• **PROVIDED INFORMATION**:

☆ ☆ ☆ ☆ ☆

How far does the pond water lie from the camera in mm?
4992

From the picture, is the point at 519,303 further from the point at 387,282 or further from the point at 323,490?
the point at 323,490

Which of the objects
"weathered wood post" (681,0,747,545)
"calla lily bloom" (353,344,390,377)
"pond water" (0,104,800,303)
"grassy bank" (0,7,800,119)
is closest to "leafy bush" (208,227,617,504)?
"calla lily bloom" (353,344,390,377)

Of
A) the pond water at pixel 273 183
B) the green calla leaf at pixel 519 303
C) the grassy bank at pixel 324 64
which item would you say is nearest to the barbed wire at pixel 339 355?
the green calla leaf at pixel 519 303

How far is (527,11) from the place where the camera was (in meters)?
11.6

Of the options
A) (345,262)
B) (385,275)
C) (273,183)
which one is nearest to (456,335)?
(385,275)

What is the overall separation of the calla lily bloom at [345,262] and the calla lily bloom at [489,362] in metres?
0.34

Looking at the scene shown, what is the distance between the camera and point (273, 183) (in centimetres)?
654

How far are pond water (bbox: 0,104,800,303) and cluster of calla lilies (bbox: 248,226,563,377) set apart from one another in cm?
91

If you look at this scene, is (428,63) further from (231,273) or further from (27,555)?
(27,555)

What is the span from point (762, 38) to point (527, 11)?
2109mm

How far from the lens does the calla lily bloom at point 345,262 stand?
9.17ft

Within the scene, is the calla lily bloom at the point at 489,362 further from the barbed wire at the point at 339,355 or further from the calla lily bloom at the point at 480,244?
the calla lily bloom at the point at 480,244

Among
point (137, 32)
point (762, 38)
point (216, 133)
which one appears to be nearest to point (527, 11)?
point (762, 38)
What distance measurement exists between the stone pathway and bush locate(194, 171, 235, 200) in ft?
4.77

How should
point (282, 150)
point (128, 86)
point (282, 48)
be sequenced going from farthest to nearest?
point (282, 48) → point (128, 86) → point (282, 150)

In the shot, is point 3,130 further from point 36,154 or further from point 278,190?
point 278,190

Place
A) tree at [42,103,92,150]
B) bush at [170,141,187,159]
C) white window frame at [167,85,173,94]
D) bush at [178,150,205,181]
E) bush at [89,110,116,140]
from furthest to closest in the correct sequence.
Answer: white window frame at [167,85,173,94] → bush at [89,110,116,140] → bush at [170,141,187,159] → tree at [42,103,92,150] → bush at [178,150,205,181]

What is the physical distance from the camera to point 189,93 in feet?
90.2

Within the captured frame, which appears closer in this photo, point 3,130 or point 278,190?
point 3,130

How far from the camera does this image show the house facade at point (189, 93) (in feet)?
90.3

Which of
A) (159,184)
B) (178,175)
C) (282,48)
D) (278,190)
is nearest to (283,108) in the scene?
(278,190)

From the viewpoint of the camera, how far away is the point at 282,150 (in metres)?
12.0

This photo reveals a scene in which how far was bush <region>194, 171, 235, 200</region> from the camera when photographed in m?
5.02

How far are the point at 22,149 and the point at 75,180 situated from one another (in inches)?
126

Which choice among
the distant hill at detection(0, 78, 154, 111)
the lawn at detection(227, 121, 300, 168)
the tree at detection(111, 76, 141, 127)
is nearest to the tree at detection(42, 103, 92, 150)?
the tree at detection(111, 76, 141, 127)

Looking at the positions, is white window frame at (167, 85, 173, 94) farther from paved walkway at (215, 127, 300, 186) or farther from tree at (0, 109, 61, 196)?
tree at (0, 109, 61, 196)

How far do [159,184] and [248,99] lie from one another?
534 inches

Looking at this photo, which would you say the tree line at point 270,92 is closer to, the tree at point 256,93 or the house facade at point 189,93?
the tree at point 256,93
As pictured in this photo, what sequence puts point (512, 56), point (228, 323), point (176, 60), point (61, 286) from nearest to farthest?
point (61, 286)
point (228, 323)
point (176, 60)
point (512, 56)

☆ ☆ ☆ ☆ ☆

• **EXERCISE DIRECTIONS**: Starting at the line that has "Looking at the scene" and stopping after the line that has "point (282, 48) →", render those lines of the records as a Markdown table with the columns Row and Line. Number the rows in order and leave out blank lines.

• **OUTPUT FOR THIS EXERCISE**:
| Row | Line |
|---|---|
| 1 | Looking at the scene shown, what is the distance between the camera and point (273, 183) (in centimetres)? |
| 2 | 654 |
| 3 | How far are pond water (bbox: 0,104,800,303) and cluster of calla lilies (bbox: 248,226,563,377) set apart from one another in cm? |
| 4 | 91 |
| 5 | If you look at this scene, is (428,63) further from (231,273) or further from (27,555)? |
| 6 | (27,555) |
| 7 | What is the span from point (762, 38) to point (527, 11)? |
| 8 | 2109mm |
| 9 | How far from the lens does the calla lily bloom at point 345,262 stand? |
| 10 | 9.17ft |
| 11 | Within the scene, is the calla lily bloom at the point at 489,362 further from the barbed wire at the point at 339,355 or further from the calla lily bloom at the point at 480,244? |
| 12 | the calla lily bloom at the point at 480,244 |
| 13 | Among |
| 14 | point (137, 32) |
| 15 | point (762, 38) |
| 16 | point (216, 133) |
| 17 | which one appears to be nearest to point (527, 11)? |
| 18 | point (762, 38) |
| 19 | What distance measurement exists between the stone pathway and bush locate(194, 171, 235, 200) in ft? |
| 20 | 4.77 |
| 21 | How should |
| 22 | point (282, 150) |
| 23 | point (128, 86) |
| 24 | point (282, 48) |
| 25 | be sequenced going from farthest to nearest? |
| 26 | point (282, 48) → point (128, 86) → point (282, 150) |